Ann bebió también y luego probaron la
comida. Era un rancho desagradable, una especie de papilla vegetal,
pensó Vaughan. La comió con hambre fue la primera en terminar y se
relamió.
—No estaba mal —dijo—. Cierto que cualquier
cosa me hubiese parecido buena. Ahora me doy cuenta del tiempo que
hacía que no habíamos comido nada. Me intriga saber de dónde sacan
sus provisiones de agua.
Vaughan también se lo preguntaba. Era
indudable que, en la Luna, no existía ningún líquido. De alguna
parte la traían; ¿de la Tierra, tal vez?
El murciélago se puso de nuevo en marcha y
ambos le siguieron. Llegaron a una cueva, obscura y tétrica, y su
guía extendiendo las alas se colgó del techo permaneciendo allí
suspendido. Vaughan le contempló curioso, preguntándose que iba a
ocurrir. Ann se sentó sobre el duro suelo.
—Ya hemos hecho una excursión por la colonia
—dijo—. Supongo que alguna autoridad vendrá a interrogarnos;
entonces sabremos por qué se nos ha traído aquí. No creo que sea
únicamente para que les observemos a ellos.
Neil se sentó a su lado y esperó. Ciertas
sombras vagas se movían a través de la cueva y el aire se tornaba
pestilente por el olor que despedían aquellos seres. Desde lo alto
les contemplaban unos ojos húmedos, relucientes, sin pestañear, que
daban una sensación de inteligencia y de ausencia absoluta de
compasión. Vaughan temblaba: intentaba imaginar qué clase de
comunicación podría existir entre ellos y aquellas criaturas.
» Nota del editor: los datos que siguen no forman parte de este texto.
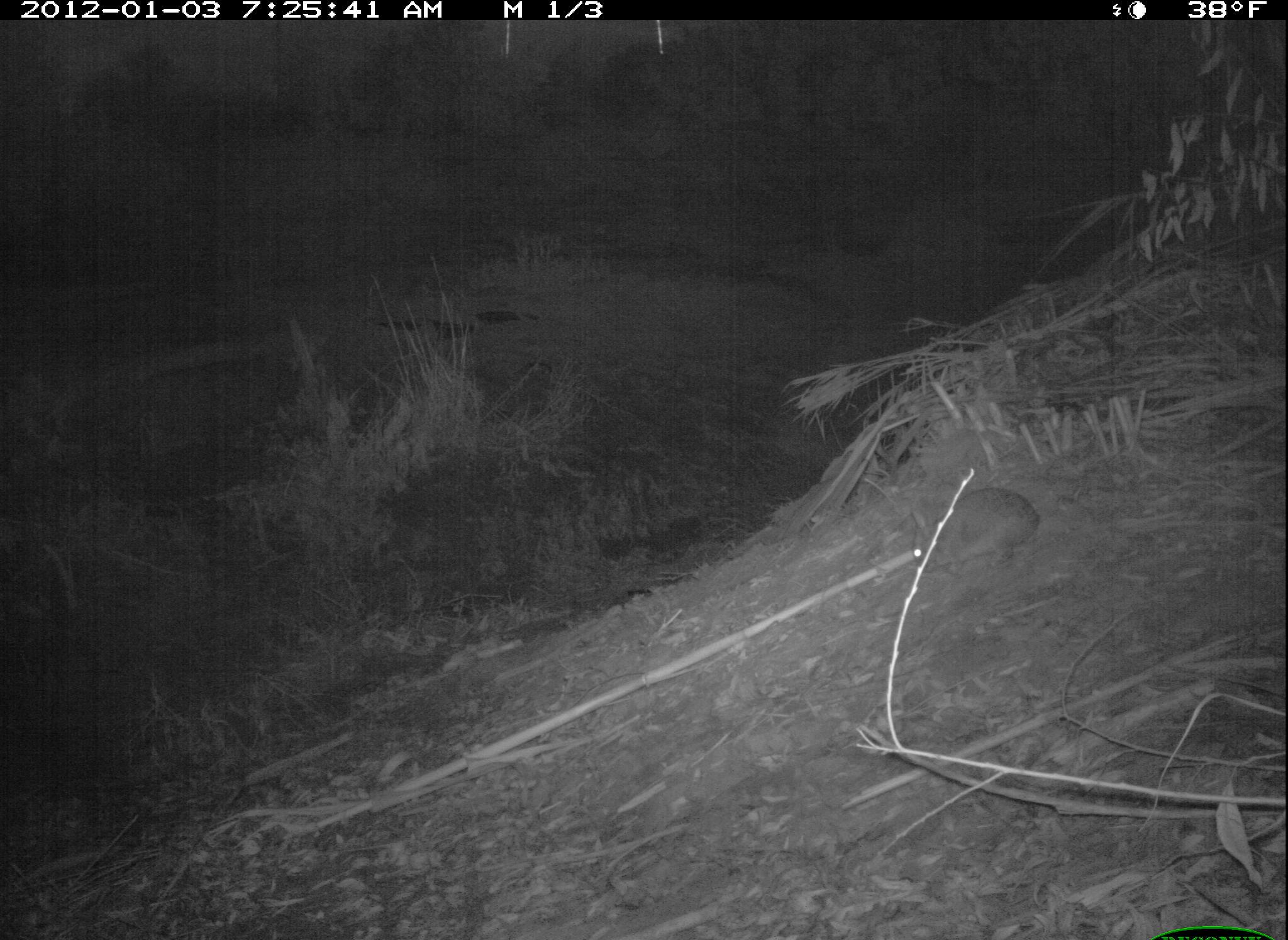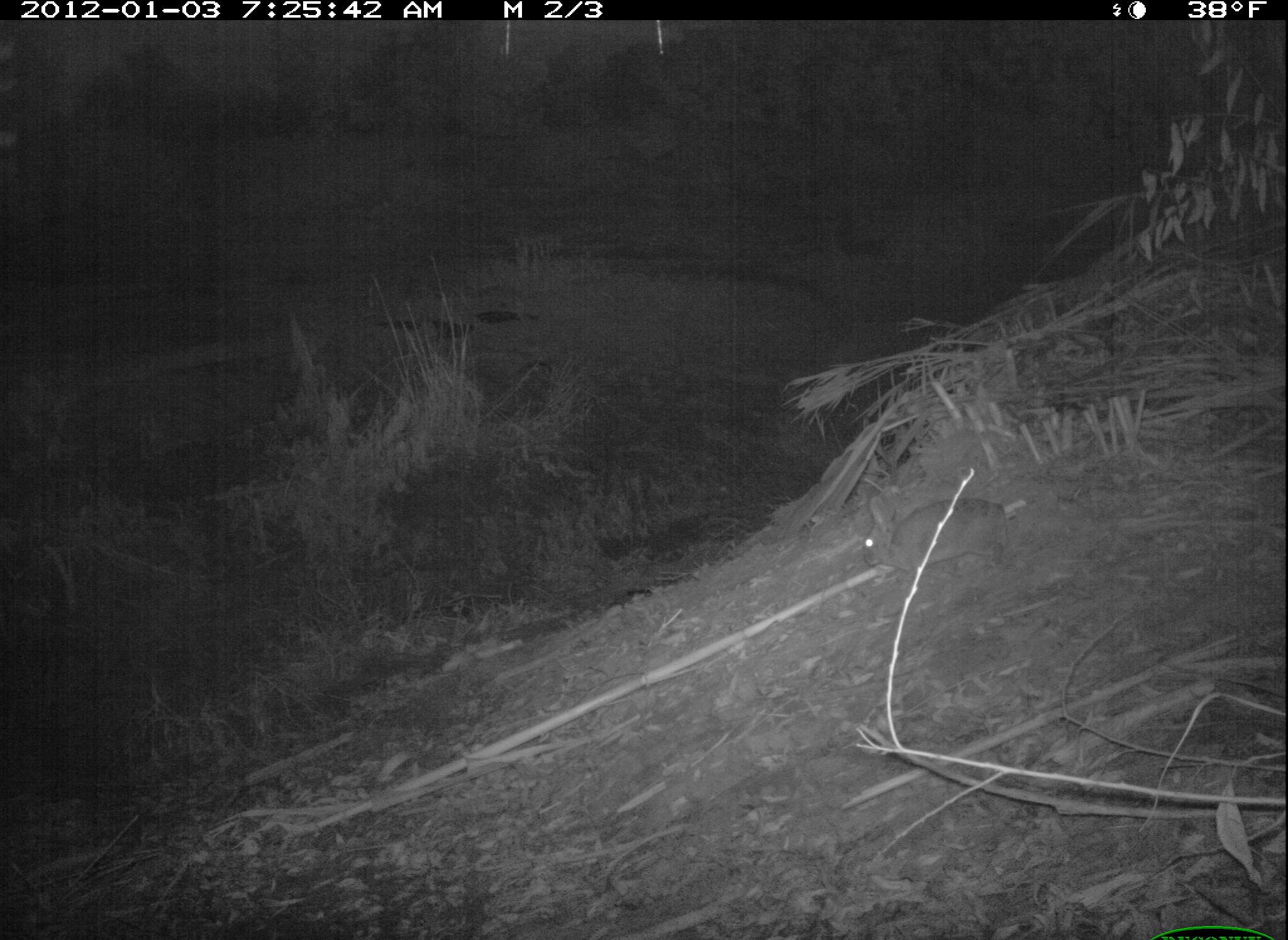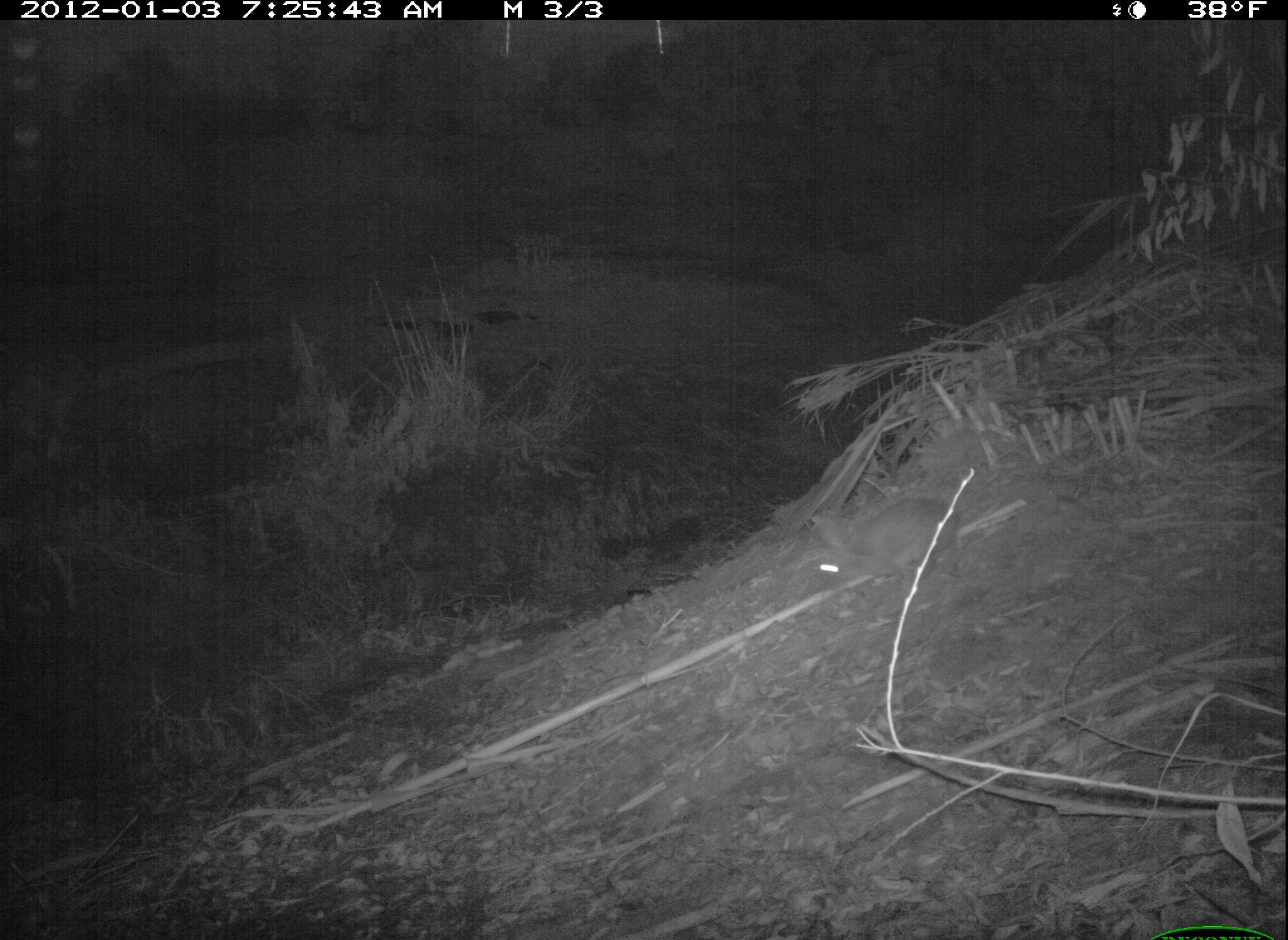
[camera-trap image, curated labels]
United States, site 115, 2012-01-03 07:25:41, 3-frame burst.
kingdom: Animalia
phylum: Chordata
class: Mammalia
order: Lagomorpha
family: Leporidae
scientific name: Leporidae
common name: rabbits and hares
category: rabbit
Rabbit (rabbits and hares) (Leporidae).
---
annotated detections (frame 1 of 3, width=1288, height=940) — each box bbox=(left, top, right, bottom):
rabbit: bbox=(906, 483, 1048, 581)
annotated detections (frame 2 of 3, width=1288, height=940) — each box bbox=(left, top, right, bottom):
rabbit: bbox=(848, 482, 1027, 594)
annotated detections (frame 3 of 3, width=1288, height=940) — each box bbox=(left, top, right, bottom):
rabbit: bbox=(805, 485, 980, 612)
Verdad es que la comida había llegado rápidamente y no parecía que
fuese debido sólo a sus gestos mímicos. Había algo más que no podía
comprender.
Hablar era imposible y por cuanto había
visto no había hallado ningún indicio de que aquellos seres usaran
de la escritura. Los signos de las placas indicadoras a bordo de la
nave y en el local que albergaba la maquinaria generadora de fuerza
motriz, no eran más que símbolos para distinguir la energía de una
y otra palanca. Entonces...
Ann dio un chillido al mismo tiempo que se
apretujaba junto a él. En aquel instante un murciélago gigante se
posaba ante ellos. Era viejo, estaba arrugado y olía como si ya se
encontrara en el último período de descomposición.
Ann susurró:
—¡El jefe!
Vaughan pensó que así debía ser. Estaban en
presencia de uno de los ancianos. El murciélago plegó sus alas y
permaneció recto sobre el suelo ante ellos. Con sus relucientes
ojos atisbaba intencionadamente sus caras, Vaughan esperaba sin
respirar. Las miradas se cruzaron y los sentidos del hombre
parecieron tambalearse vertiginosamente. Aquellos ojos como
abalorios sabían mucho, habían visto muchas maravillas, tenían la
experiencia de muchos mundos. Conocían el Universo con todo lo que
contenía.
Se sentó mirando fijamente los ojos del
murciélago sin atreverse a desviarlos de su mirada. Como una
parálisis se apoderó de sus piernas. ¿Era hipnotismo? La cabeza le
dolía y la escena empezó a cambiar. La curva lunar se hacía
borrosa. Algo raro estaba ocurriendo en su cerebro...
Las palabras de Ann le llegaron desde muy
lejos:
—¡Neil! ¡Hay un paisaje en mi cerebro!